Implementation of melatonin into clinical practice must be performed cautiously as little is known about its potential interactions with other drugs, especially the ones used in critically ill subjects (e.g. sedatives, vasopressors, antibiotics or steroids). It is a consequence of sporadic use of melatonin in clinica practice. In the other hand, authors of clinical trials assessing melatonin in sepsis did not report any significant interactions with routine therapy.

 

  1. –       Conclude the section by summarizing the overall potential of melatonin as a therapeutic agent for sepsis and SAE. Emphasize the significance of preclinical evidence and initial clinical trial results in guiding future research and potential application in clinical practice.

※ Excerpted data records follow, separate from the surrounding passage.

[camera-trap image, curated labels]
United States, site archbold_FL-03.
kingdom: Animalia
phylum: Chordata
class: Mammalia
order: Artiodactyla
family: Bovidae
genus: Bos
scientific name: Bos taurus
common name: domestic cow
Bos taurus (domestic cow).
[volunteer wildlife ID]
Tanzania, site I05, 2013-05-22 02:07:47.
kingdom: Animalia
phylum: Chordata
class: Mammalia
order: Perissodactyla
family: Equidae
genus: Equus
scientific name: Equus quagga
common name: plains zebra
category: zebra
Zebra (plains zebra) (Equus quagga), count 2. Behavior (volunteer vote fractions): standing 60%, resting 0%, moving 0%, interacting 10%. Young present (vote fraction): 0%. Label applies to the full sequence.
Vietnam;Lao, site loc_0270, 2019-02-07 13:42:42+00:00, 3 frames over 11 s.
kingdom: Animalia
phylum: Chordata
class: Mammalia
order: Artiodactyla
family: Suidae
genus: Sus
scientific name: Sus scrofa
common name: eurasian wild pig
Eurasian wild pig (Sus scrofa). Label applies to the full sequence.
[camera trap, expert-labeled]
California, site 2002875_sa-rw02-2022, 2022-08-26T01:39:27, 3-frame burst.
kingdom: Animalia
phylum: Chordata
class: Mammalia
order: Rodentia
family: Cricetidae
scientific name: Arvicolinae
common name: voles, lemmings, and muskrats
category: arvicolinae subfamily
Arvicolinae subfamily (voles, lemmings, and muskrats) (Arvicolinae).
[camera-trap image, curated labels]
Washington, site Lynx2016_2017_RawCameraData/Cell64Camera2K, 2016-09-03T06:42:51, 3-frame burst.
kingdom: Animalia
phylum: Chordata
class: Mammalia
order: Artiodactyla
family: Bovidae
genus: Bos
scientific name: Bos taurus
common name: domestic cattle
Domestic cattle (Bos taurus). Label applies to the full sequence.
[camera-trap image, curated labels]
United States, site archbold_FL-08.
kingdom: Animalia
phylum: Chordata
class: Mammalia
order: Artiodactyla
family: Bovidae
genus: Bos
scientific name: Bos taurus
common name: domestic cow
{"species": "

 Thank you for this comment. A following paragraph was added:

The facts collected in the previous paragraphs suggest that melatonin may be potent therapeutical agent in patient in sepsis and with SAE. It is strongly suggested by results of pre-clinical studies on animal models which found initial clinical confirmation in human studies performed so far. The collected data allowa us to plan more efficient protocols of clinical trials with melatonin in the upcoming future.

 

–       To enhance the review and provide a more comprehensive understanding of the topic, the authors could consider including figures and tables. Here are some suggestions for potential figures and tables that could be included in the review:

Thank you for this suggestion. Following Figures and Tables were added

o   Figure: "Pathomechanisms of Sepsis-Associated Encephalopathy (SAE)"

o   Table: "Clinical Studies on Melatonin in Sepsis and Sepsis-Associated Encephalopathy"

o   Figure: "Mechanisms of Melatonin's Neuroprotective Effects in Sepsis"

Round 2

Reviewer 1 Report

The authors were responsive to the critique and adequately revised the manuscript. There are some typos, specifically in references section, likely due to formatting, but these can be corrected at the proofs stage

Minor proof reading is suggested.

Reviewer 2 Report

Thank you for providing a detailed response to my comments and suggestions. After reviewing the revisions and the authors' explanations, it appears that the authors have made a genuine effort to address the concerns raised and have significantly improved the quality of their paper.

 

With the comprehensive changes and additions made to the manuscript, I believe it now offers a more in-depth and well-rounded perspective on the topic. I appreciate the authors' dedication to enhancing the content and ensuring that the paper is both informative and accurate.

 

 

Given the improvements and the thoroughness of the revisions, I believe the review manuscript can now be considered for publication.